Cayeron unos amigos a cenar; mucha gente reunida –era una complicación, hubo que improvisar algo–; se habló de cine, de libros –pensé en los libros que había cargado a la mañana–, y enseguida pasamos a la política. Empezábamos a hablar en susurros, pero inevitablemente el tono de voz iba in crescendo, hasta alcanzar un cierto nivel, y luego bajaba automáticamente, como si nuestros entrenados oídos tuvieran un sensor que midiera con exactitud el número de decibeles, y un sistema automático que se conectaba con la garganta y bajaba el volumen hasta hacerlo inaudible. Las Madres de Plaza de Mayo, los militares, los desaparecidos, los sensores avisan. Era como un oleaje de sonido que subía y bajaba al compás de la temática, el cansancio de las gargantas y el alerta de los oídos.

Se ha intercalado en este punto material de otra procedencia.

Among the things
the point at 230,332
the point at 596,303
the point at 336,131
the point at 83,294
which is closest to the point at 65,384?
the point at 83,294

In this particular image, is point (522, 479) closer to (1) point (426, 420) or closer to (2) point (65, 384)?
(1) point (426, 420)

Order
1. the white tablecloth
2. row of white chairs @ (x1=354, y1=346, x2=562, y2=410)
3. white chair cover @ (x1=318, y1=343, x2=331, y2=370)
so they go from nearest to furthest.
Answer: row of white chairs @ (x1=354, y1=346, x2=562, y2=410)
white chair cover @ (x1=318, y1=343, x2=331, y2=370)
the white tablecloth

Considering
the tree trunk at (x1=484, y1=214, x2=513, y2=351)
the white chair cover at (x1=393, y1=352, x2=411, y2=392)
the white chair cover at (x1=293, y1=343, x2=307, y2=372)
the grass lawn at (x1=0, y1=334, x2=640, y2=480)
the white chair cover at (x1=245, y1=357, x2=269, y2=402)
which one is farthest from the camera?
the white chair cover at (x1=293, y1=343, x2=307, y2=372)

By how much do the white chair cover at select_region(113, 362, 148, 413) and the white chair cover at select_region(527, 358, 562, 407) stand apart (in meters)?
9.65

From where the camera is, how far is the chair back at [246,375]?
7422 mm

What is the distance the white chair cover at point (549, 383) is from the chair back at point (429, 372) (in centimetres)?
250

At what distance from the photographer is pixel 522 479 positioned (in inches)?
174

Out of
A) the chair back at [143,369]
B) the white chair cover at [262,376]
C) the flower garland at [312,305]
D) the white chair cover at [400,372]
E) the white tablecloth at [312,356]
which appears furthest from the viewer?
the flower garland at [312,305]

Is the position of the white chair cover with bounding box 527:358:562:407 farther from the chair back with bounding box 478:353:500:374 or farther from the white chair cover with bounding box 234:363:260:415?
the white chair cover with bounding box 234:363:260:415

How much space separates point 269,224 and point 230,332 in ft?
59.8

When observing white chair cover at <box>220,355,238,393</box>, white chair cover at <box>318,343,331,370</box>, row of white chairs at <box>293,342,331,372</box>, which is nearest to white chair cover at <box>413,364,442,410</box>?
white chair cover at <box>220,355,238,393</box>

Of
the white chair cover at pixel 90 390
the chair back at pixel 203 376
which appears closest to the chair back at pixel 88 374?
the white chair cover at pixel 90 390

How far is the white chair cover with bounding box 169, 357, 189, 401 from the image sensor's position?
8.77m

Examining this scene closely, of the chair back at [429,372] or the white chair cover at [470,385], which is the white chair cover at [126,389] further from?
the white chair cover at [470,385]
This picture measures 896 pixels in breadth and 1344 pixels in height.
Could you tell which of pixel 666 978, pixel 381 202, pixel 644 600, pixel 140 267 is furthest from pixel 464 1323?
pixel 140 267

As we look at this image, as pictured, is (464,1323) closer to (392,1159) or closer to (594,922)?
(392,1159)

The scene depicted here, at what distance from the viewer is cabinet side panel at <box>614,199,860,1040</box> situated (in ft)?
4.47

Los amigos asesinados, los decibeles, el tono de voz que sube y luego baja, los secuestrados, los desaparecidos; siempre alertas. Bajando y subiendo la voz, hasta que con no sé qué tema empezamos a discutir en serio: las voces subieron y subieron, los sensores avisaron y se pusieron en rojo, se agudizaron, pero esta vez la señal desesperada no fue obedecida, y después de insistir tres o cuatro décimas de segundo, los sensores se cansaron, exhaustos y se apagaron para siempre, nos descontrolamos y la discusión derivó en un griterío infernal, que podía escuchar medio edificio.
Al final se fueron. Me recosté contra el fondo sonoro de la ciudad dormida; era un silencio asfixiante, como el que precede a una tormenta brutal. La sirena de una ambulancia que se alejaba parecía hacer más espeso el ambiente. El edificio, también silencioso, parecía un mecanismo dormido, pero alerta, al acecho, tenso con la inopinada tensión de la noche, propensa al desastre y al estropicio. Silencio absoluto, nada. Entonces despertó el gran tubo del ascensor, el enorme animal mecánico se puso en movimiento y se detuvo en mi piso. Las puertas tijera se abrieron. Los pasos de una mujer se retiraron por el pasillo; alguien, a su lado, caminaba en zapatillas. Como todo lo anunciaba, empezó a llover. Me dormía. Qué cosa, pensé. Un día entero sin tener miedo.